THE Golden Jubilee of Class 87s presents an opportunity to celebrate the standards achieved by these West Coast Main Line stalwarts prior to the employment of Class 90s and then ‘Pendolinos’. One ‘87’ remains operational in Britain, LSL’s No. 87002 Royal Sovereign, which sees regular use on railtours and thus endorses the view that these 1973 Bo-Bos are still – just – ‘in service’ after those 50 years rather than ‘in preservation’.
At the end of the 1960s, the WCML AL6 (Class 86) electrics represented the pinnacle of British motive power. The East Coast ‘Deltics’ were their only rivals, but these diesels had the power and grace of a male Olympic shot-putter compared to their sleek and elegant electric sisters, which were more ‘Jessica Ennis-Hill’ to a Deltic’s ‘Geoff Capes’.

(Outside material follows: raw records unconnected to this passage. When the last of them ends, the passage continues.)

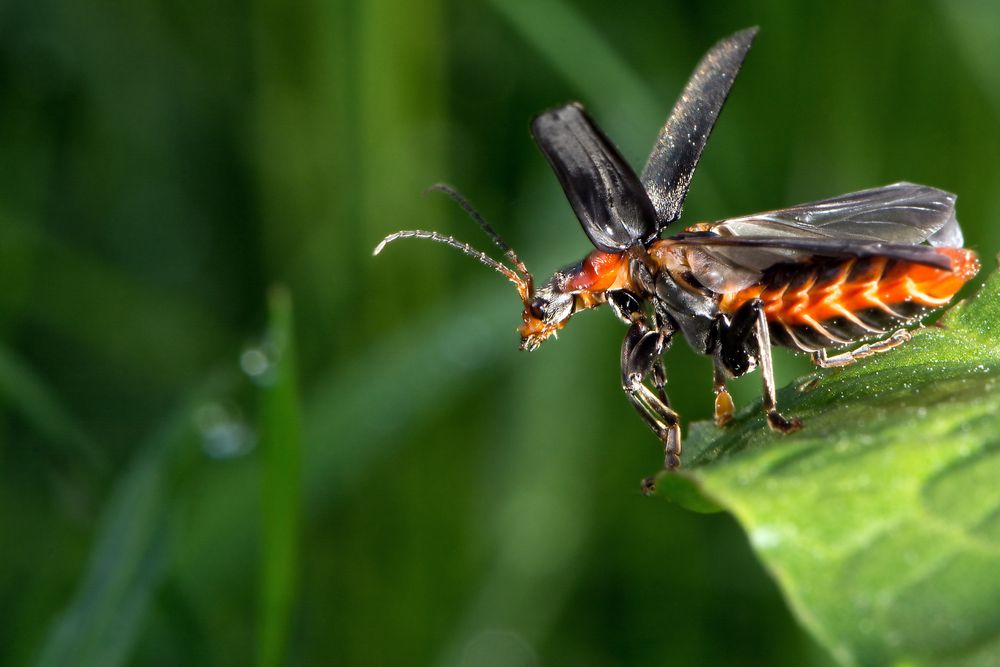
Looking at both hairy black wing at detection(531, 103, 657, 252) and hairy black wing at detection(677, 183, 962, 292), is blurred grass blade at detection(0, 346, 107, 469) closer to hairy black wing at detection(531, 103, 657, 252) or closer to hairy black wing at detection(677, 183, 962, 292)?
hairy black wing at detection(531, 103, 657, 252)

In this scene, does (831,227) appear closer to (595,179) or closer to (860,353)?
(860,353)

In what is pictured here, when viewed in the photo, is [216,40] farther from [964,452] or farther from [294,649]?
[964,452]

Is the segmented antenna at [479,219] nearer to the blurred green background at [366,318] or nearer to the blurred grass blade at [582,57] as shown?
the blurred green background at [366,318]

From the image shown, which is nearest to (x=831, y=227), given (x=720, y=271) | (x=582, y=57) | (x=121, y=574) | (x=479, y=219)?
(x=720, y=271)

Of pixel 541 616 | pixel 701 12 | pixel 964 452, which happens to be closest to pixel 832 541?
pixel 964 452

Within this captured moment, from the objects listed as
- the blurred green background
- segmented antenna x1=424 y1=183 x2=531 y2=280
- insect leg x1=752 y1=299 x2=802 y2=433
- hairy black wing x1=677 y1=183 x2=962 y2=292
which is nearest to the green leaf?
insect leg x1=752 y1=299 x2=802 y2=433
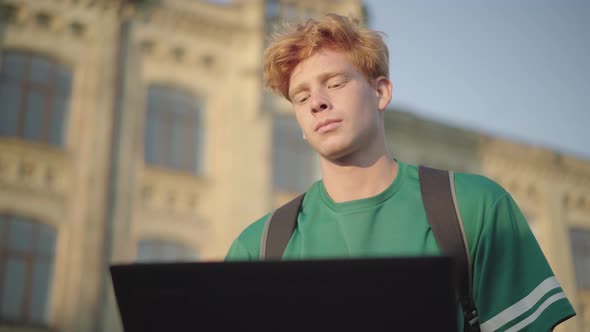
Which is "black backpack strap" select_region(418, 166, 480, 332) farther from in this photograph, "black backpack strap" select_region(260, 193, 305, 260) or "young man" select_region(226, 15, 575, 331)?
"black backpack strap" select_region(260, 193, 305, 260)

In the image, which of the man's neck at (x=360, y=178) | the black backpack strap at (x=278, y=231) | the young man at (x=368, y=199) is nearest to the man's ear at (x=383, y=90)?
the young man at (x=368, y=199)

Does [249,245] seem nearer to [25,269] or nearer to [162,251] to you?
[25,269]

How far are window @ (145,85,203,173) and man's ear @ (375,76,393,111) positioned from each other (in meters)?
13.2

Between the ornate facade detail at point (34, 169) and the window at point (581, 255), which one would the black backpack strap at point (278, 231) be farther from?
the window at point (581, 255)

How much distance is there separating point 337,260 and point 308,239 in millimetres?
914

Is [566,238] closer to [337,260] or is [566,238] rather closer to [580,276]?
[580,276]

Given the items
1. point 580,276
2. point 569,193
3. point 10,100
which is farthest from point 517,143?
point 10,100

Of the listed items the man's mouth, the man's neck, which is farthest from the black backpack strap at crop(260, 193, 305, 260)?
the man's mouth

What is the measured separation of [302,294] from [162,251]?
539 inches

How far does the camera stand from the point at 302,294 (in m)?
1.72

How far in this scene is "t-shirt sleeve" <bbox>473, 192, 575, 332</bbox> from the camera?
2.23 metres

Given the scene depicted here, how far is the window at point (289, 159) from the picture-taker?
1683 centimetres

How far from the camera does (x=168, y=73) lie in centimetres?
1623

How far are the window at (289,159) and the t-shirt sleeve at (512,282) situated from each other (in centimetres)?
1431
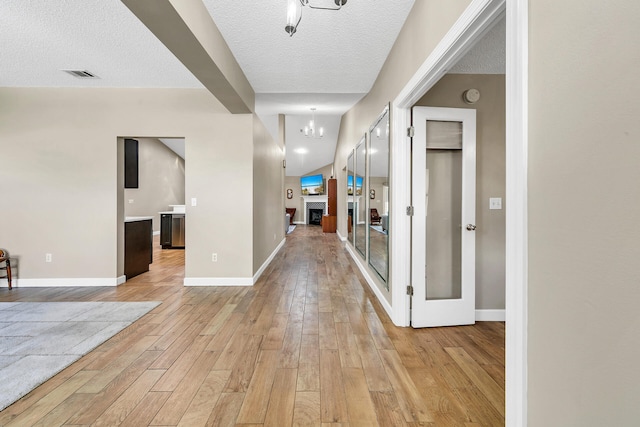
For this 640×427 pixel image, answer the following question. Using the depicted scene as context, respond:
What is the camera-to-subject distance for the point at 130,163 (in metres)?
4.21

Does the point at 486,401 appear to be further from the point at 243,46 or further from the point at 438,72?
the point at 243,46

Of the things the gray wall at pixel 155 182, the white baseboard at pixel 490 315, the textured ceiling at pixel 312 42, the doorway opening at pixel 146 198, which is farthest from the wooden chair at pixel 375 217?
the gray wall at pixel 155 182

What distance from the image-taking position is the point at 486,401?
159 cm

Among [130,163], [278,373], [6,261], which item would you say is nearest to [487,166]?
[278,373]

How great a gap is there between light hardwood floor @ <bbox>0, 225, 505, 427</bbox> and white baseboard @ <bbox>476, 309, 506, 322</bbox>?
9 cm

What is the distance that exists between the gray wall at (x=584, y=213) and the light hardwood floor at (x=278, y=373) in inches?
33.9

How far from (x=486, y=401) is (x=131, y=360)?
2307 mm

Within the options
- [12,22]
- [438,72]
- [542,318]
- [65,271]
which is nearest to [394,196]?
[438,72]

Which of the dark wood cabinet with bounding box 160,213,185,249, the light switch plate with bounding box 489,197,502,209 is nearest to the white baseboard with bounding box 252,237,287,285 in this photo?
the dark wood cabinet with bounding box 160,213,185,249

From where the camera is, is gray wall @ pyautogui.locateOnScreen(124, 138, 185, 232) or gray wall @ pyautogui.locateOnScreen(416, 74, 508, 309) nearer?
gray wall @ pyautogui.locateOnScreen(416, 74, 508, 309)

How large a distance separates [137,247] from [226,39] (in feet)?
11.2

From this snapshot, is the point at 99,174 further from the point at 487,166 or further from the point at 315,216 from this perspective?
the point at 315,216

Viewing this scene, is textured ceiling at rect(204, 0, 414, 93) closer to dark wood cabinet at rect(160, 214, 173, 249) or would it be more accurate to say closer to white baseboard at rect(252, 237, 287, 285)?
white baseboard at rect(252, 237, 287, 285)

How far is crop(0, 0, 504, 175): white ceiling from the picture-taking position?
2.25m
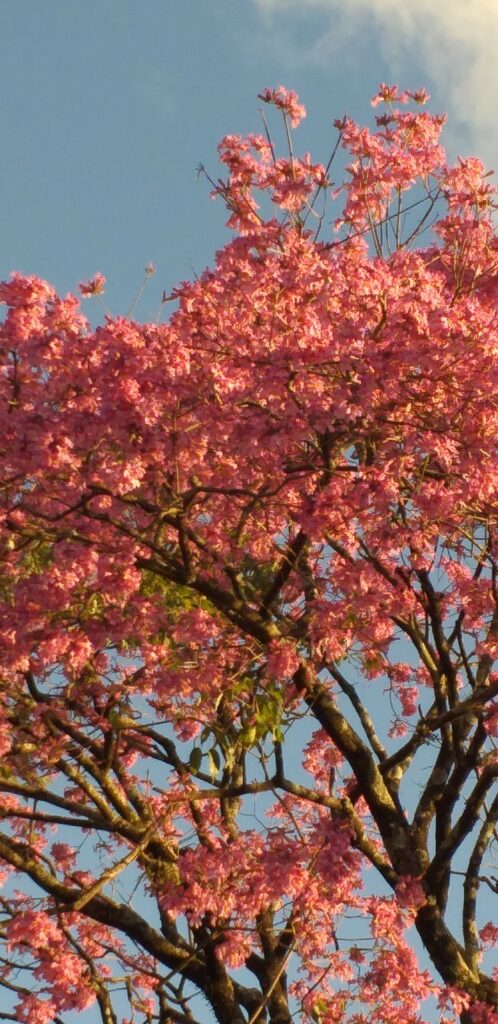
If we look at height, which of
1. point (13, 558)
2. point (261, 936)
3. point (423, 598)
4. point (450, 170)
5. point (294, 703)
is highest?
point (450, 170)

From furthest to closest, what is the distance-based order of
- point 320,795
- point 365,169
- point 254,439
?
point 365,169 → point 320,795 → point 254,439

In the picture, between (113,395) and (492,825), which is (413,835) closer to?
(492,825)

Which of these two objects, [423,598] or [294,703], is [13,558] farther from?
[423,598]

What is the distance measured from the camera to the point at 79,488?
10.8m

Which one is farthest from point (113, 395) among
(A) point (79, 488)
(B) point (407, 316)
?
(B) point (407, 316)

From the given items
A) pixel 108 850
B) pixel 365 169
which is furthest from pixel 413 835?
pixel 365 169

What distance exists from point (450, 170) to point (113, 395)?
17.2 feet

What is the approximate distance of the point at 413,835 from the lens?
11961mm

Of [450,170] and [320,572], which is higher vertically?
[450,170]

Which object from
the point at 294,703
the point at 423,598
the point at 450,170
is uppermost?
the point at 450,170

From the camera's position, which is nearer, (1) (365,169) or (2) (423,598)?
(2) (423,598)

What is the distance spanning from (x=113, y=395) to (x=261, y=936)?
5827 millimetres

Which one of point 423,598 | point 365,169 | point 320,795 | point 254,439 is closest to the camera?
point 254,439

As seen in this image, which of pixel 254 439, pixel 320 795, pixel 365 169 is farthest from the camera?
pixel 365 169
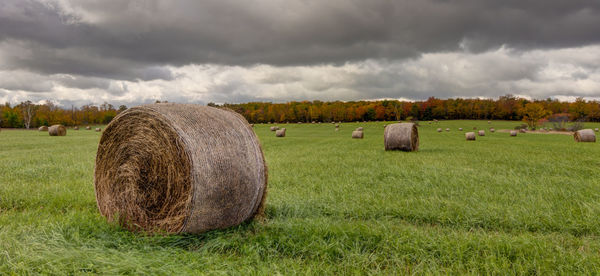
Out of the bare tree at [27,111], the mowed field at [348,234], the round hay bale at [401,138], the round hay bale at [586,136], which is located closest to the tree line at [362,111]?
the bare tree at [27,111]

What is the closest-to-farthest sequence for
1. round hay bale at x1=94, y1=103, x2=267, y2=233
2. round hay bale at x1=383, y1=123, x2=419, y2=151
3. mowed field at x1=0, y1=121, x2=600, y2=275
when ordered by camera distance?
1. mowed field at x1=0, y1=121, x2=600, y2=275
2. round hay bale at x1=94, y1=103, x2=267, y2=233
3. round hay bale at x1=383, y1=123, x2=419, y2=151

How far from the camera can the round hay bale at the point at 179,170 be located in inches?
176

When the extension of West Coast electrification from Crewe to Glasgow was authorised, it became necessary to build more electric locomotives. The routine reaction of most European mainland nationalised rail systems at this time would have been to order a further batch of successful existing locomotives – but that was, for right or wrong, not British Rail’s way. Keen to develop even more powerful locomotives for the northern topography, and committed to technical innovation, the Class 87s were designed to meet this new need.
“A copy of the train graph indicated 27 northbound trains over Shap in the first 3½hrs after midnight”
The process did not end there either. Within just one generation, British electric locomotive production raced from the 1958 AL1s (that became Class 81), via the AL6 and the Class 87s, then to late-1980s Class 90s and Class 91s. Each was radically different from their predecessors, but the Class 87s could rightly be categorised as the first of the modern electric locomotives. Whereas a Class 86/2 passenger loco was rated at 6100hp maximum and 4040hp continuous, the respective figures for Class 87s were 7860 and 5000.
Career bookends
A review of their performance in the Railway Performance Society (RPS) database reveals few surprises concerning their deployment, which was obviously constrained by high demand on their core duties, as well as the insular WCML electric network of the mid-1970s.
In preparation for the full ‘Electric Scot’ service of May 1974, electrification had reached Preston by 1973, when some of the first logs with Class 87s were recorded. Table 1 shows a July southbound run from Preston to Crewe timed by David Adams, with No. 87004 running the 51miles in a net 37½min at an average start-to-stop speed of 81½mph. Euxton Junction was passed in 5min 18sec from Preston, decelerating from over 90mph with 12 bogies grossing 420tonnes, the load being typical of the WCML of the early 1970s. The contrast with their Class 40 antecedents could not have been more marked.